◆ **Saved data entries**
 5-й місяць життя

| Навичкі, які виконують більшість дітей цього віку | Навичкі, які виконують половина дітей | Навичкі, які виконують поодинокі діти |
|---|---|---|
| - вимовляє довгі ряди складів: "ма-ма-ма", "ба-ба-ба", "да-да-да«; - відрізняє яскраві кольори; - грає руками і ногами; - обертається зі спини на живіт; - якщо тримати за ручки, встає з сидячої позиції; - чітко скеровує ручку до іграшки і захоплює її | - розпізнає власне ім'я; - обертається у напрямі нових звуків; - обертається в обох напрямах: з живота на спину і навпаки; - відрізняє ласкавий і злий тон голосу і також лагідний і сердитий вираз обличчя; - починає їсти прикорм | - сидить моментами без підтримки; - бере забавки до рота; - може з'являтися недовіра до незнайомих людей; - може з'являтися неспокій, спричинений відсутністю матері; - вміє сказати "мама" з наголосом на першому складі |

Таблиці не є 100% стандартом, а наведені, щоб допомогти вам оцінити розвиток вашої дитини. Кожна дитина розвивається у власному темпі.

◆ **ASSIGNED TASK**
A complete, exact copy of the records is what is needed.

◆ **WRITTEN ANSWER**
 5-й місяць життя

| Навичкі, які виконують більшість дітей цього віку | Навичкі, які виконують половина дітей | Навичкі, які виконують поодинокі діти |
|---|---|---|
| - вимовляє довгі ряди складів: "ма-ма-ма", "ба-ба-ба", "да-да-да«; - відрізняє яскраві кольори; - грає руками і ногами; - обертається зі спини на живіт; - якщо тримати за ручки, встає з сидячої позиції; - чітко скеровує ручку до іграшки і захоплює її | - розпізнає власне ім'я; - обертається у напрямі нових звуків; - обертається в обох напрямах: з живота на спину і навпаки; - відрізняє ласкавий і злий тон голосу і також лагідний і сердитий вираз обличчя; - починає їсти прикорм | - сидить моментами без підтримки; - бере забавки до рота; - може з'являтися недовіра до незнайомих людей; - може з'являтися неспокій, спричинений відсутністю матері; - вміє сказати "мама" з наголосом на першому складі |

Таблиці не є 100% стандартом, а наведені, щоб допомогти вам оцінити розвиток вашої дитини. Кожна дитина розвивається у власному темпі.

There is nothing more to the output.